Everything is pushing her out, and yet we have a housing situation which will not accommodate her. The gap in the middle is homelessness.
Jocelyn Bignold
CEO, McAuley Community Services for Women
About This Episode
In this episode, Matt and Tenille speak with Jocelyn Bignold, CEO of McAuley Community Services for Women, about the deep intersection between family violence and homelessness in Australia. Jocelyn unpacks why the system still pushes women to leave — and what happens when there's nowhere safe to go. She walks us through the Safe at Home trial in Geelong and Barwon, which is flipping the script by supporting whole families to stay safe, and shares what she's learning about systems change, risk, early intervention, and what it takes to turn curiosity into action.
Key Takeaways
-
1
The gap in the middle is homelessness
Family violence is the leading cause of homelessness in Australia — accounting for 40% — yet our systems still push women to leave rather than addressing the perpetrator's behaviour, and there is nowhere affordable for them to go.
-
2
Safe at Home is showing a different way is possible
Across 23 households and 64 individuals in the trial, there have been zero critical incidents and no homelessness — demonstrating that whole-of-family approaches can reduce risk without forcing women and children out of their homes.
-
3
Systems mapping became the North Star
The systems mapping process revealed that McAuley was a "cog in the homelessness wheel" — helping the organisation see the broader system it was operating in and pinpoint where intervention was actually needed.
-
4
'Early' means different things to different parts of the system
Early intervention from a police perspective is before it becomes a criminal matter; from a housing perspective, it's before she's homeless — and lived experience advisors are challenging whether any of those definitions are fit for purpose.
-
5
One person can gather the curious and get something going
When a problem feels too big or too complex, Jocelyn's advice is simple: pick one, put your name to it, and invite others in with curiosity — because that's how movements start.

▶ RECORDED INFORMATION
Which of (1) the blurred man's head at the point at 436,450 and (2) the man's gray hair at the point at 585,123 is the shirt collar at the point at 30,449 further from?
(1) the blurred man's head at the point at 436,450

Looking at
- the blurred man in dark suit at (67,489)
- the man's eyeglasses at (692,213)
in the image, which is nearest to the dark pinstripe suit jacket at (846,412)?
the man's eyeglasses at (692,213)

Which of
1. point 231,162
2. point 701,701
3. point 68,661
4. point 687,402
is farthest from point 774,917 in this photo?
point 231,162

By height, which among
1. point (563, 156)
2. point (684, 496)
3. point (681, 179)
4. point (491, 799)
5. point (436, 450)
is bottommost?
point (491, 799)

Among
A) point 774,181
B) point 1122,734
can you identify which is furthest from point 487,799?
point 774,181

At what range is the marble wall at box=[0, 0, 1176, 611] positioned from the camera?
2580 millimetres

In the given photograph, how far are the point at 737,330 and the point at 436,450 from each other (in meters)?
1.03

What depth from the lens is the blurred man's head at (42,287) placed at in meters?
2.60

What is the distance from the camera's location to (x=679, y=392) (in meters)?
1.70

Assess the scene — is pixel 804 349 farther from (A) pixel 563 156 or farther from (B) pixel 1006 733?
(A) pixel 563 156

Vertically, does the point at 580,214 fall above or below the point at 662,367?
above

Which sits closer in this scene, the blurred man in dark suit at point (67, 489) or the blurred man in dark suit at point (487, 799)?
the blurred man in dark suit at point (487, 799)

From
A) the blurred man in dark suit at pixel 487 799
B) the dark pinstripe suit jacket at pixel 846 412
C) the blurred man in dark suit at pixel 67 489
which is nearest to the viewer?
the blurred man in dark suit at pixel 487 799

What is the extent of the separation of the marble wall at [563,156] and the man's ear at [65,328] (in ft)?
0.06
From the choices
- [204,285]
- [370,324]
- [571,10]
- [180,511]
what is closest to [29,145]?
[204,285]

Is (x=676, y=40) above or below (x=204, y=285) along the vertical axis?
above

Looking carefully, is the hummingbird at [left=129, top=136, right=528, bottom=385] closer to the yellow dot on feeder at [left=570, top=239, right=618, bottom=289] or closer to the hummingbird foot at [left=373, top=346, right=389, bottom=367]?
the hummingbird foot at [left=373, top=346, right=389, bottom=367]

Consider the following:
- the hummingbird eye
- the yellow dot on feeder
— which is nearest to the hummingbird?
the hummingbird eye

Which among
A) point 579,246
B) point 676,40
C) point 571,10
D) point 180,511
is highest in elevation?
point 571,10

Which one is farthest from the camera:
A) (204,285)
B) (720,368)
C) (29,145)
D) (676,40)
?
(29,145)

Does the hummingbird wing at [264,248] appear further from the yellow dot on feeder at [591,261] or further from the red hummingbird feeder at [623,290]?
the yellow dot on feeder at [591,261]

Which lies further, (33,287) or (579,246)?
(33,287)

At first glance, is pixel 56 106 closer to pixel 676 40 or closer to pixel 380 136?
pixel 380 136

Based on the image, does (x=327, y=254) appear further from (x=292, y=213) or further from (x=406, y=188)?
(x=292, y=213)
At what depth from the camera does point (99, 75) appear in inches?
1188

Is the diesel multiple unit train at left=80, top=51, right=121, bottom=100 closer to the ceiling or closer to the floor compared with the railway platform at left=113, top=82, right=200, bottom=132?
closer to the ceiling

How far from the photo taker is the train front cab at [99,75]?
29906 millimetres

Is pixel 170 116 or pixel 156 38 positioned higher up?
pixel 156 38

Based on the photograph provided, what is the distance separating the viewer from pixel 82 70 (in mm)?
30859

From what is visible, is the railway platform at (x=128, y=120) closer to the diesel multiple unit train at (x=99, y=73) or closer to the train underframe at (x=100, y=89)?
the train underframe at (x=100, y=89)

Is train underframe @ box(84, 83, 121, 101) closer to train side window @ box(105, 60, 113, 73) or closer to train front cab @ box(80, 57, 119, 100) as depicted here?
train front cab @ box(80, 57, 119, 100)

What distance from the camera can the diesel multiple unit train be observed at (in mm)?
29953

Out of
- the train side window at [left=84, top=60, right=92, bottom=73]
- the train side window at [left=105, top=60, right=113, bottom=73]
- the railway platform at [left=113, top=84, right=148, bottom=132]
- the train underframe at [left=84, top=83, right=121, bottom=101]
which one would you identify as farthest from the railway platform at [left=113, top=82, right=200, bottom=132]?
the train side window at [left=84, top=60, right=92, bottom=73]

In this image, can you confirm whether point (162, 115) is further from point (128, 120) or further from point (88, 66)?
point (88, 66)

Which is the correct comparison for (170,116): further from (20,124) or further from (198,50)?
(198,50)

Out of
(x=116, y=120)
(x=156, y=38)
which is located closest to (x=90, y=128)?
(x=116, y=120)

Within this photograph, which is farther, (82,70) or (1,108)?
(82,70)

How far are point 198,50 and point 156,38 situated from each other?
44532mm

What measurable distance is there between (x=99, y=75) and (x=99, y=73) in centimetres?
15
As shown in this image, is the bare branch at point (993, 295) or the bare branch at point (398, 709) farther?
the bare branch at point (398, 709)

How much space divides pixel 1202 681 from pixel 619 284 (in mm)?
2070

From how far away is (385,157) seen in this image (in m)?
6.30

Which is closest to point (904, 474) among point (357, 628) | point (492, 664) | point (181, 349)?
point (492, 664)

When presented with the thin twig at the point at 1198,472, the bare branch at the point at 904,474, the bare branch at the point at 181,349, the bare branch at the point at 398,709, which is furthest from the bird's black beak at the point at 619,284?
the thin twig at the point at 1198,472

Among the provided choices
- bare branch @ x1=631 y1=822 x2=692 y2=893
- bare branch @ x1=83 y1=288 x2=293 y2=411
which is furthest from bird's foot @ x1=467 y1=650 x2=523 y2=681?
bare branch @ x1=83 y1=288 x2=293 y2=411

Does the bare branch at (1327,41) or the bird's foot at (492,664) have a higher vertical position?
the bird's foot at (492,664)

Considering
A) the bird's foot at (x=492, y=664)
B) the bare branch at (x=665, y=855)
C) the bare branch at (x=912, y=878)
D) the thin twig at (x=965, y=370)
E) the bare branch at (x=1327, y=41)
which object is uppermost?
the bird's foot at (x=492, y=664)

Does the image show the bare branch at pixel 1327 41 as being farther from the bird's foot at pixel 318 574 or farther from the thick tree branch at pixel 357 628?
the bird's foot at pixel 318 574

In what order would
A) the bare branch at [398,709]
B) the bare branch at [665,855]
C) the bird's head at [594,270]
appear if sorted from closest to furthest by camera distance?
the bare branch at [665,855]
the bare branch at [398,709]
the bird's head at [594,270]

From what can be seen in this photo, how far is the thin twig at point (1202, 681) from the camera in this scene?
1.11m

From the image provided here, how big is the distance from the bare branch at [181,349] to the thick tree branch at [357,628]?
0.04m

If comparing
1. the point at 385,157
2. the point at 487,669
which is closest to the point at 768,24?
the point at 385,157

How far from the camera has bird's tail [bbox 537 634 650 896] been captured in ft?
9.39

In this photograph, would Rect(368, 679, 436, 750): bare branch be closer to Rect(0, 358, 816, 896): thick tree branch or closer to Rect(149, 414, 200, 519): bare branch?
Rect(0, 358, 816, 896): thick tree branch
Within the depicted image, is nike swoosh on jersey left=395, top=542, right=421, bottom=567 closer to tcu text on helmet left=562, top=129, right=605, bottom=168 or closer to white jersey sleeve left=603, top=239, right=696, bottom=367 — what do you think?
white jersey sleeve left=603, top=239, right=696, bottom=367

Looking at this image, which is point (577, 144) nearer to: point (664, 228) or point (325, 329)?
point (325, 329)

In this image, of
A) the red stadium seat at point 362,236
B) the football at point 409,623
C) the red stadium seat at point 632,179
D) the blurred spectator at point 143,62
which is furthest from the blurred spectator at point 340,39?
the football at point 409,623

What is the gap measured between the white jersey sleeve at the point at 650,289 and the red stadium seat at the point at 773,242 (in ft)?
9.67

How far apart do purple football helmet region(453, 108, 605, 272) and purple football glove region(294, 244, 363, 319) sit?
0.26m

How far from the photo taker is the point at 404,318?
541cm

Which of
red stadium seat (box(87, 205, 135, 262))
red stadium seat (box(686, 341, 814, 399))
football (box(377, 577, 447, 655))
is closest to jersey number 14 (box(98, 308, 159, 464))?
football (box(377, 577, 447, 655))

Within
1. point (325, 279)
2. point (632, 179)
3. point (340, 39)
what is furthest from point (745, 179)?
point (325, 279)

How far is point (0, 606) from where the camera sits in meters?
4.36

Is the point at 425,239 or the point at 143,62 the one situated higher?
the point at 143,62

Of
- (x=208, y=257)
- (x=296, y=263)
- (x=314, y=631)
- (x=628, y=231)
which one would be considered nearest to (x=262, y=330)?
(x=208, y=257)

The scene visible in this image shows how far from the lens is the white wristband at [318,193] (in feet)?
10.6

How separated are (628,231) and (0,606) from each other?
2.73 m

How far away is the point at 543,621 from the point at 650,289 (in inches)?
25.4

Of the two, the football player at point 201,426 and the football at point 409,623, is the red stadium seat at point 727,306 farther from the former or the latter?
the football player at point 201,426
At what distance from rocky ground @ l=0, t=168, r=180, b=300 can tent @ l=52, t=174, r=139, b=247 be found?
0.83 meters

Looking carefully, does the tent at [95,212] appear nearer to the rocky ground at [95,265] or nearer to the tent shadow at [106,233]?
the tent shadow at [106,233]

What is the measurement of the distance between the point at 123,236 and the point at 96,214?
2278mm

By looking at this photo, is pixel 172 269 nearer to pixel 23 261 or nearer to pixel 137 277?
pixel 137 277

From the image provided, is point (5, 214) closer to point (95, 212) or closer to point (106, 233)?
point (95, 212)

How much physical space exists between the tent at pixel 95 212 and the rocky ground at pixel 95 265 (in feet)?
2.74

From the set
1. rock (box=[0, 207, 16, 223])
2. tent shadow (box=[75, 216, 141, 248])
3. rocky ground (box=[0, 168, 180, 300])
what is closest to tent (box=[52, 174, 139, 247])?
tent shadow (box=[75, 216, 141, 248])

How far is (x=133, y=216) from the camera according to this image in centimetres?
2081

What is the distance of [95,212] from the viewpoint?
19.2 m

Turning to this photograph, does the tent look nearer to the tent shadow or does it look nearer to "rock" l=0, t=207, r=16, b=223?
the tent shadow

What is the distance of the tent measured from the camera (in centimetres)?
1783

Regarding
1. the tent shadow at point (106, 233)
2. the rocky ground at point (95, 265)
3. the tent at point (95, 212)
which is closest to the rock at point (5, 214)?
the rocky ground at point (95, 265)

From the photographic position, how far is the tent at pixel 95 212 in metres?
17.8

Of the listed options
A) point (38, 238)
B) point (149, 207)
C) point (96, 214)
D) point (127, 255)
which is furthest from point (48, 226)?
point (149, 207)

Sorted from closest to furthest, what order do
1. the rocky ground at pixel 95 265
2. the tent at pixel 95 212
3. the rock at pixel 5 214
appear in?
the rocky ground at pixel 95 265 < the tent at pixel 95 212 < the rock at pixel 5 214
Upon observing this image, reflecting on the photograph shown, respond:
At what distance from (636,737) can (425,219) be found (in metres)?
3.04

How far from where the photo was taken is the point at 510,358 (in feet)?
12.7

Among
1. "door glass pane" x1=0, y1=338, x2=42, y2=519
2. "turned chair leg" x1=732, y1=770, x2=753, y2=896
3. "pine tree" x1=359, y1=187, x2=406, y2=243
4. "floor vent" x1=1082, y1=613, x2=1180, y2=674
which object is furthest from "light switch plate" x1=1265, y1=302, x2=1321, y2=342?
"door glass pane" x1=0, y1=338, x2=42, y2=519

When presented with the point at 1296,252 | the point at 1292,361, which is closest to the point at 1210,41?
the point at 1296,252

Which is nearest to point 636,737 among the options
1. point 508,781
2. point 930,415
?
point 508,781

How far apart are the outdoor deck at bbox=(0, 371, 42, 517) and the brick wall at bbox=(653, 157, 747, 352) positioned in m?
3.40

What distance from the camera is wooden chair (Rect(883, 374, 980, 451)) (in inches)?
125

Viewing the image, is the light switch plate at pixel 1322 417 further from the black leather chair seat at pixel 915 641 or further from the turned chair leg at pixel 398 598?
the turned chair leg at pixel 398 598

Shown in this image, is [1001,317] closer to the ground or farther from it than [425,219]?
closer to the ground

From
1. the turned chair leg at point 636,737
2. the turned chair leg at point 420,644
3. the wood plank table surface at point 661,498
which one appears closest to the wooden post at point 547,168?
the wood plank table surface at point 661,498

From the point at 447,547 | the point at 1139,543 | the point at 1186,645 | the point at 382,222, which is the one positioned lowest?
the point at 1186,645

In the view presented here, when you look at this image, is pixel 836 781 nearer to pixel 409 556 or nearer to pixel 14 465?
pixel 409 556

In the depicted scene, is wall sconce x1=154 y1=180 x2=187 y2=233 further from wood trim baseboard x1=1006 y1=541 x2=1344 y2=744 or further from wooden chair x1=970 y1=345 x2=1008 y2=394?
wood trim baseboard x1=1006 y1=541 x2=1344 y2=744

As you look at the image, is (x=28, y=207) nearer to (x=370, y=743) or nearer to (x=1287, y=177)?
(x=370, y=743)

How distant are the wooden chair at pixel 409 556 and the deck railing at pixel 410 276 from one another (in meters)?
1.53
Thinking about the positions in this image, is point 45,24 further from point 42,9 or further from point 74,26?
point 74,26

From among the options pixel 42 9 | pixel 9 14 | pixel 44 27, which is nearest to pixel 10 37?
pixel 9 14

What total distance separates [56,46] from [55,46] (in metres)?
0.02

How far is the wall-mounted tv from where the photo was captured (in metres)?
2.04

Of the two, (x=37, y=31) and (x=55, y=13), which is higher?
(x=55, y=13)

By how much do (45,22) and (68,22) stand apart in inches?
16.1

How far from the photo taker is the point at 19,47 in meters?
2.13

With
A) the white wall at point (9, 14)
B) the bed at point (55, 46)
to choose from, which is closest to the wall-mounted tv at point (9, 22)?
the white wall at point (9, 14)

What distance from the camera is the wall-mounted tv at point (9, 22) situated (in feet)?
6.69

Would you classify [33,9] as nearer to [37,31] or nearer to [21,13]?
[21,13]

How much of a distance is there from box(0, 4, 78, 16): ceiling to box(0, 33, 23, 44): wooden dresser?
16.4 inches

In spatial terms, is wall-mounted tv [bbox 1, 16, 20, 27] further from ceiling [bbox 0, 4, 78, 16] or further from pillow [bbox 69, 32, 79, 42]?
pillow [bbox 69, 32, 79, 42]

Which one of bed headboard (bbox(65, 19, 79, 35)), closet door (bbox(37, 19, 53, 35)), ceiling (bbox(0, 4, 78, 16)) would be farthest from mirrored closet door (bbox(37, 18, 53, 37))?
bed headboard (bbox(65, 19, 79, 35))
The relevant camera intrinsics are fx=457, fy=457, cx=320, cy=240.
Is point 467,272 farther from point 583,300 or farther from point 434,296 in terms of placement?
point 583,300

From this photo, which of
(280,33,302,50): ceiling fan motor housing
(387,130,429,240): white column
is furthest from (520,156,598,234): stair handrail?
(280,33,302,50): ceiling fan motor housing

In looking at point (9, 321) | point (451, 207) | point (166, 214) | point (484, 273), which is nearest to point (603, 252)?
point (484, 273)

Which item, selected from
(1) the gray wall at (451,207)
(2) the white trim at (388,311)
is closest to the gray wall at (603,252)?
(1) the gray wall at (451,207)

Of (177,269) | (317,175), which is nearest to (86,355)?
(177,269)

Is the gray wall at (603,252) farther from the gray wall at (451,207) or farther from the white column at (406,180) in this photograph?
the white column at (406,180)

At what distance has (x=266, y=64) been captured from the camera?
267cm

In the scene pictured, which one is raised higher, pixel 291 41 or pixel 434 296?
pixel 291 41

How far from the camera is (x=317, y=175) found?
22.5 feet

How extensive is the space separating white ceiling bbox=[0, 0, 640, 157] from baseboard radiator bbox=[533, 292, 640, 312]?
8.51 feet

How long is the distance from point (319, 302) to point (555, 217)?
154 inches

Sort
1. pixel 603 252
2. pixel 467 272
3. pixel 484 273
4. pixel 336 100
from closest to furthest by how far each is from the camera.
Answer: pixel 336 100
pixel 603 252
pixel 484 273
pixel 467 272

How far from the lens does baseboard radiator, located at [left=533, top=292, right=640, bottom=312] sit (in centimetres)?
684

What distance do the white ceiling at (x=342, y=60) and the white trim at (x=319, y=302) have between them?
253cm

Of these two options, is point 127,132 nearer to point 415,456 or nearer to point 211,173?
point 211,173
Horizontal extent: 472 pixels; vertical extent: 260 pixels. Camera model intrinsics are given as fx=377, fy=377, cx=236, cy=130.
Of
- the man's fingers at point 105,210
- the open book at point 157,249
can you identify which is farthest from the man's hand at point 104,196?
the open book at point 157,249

▶ SHORT PROBLEM
Pick up the episode page on family violence and homelessness after its final sentence and keep writing it.

▶ ANSWER TO THE EXERCISE
Topics Covered
Resources Mentioned
- Safe at Home — the trial discussed throughout this episode, based in Geelong and Barwon
- McAuley Community Services for Women — Jocelyn's organisation, responding to family violence and homelessness in Victoria
- Systems Sandbox Episode: Systems Thinking as Process and Product — Jocelyn's earlier episode on the systems mapping that informed Safe at Home (also on Spotify)
- AIHW Specialist Homelessness Services Annual Report — data showing family violence as the leading cause of homelessness in Australia
- Meli — a partner organisation working alongside McAuley in the Safe at Home trial
About Jocelyn
Jocelyn Bignold
CEO, McAuley Community Services for Women
Jocelyn Bignold has been CEO of McAuley Community Services for Women since 2008, leading the organisation's response to family violence and homelessness across Victoria. With a career spanning disability, aged care, women exiting prison, and homelessness, she brings deep experience in community services and a commitment to systems-level change. Jocelyn is the driving force behind the Safe at Home trial in Geelong and Barwon, which is testing a whole-of-family approach to keeping women and children safe without the burden of homelessness.
Enjoying It Depends?
Subscribe so you never miss an episode.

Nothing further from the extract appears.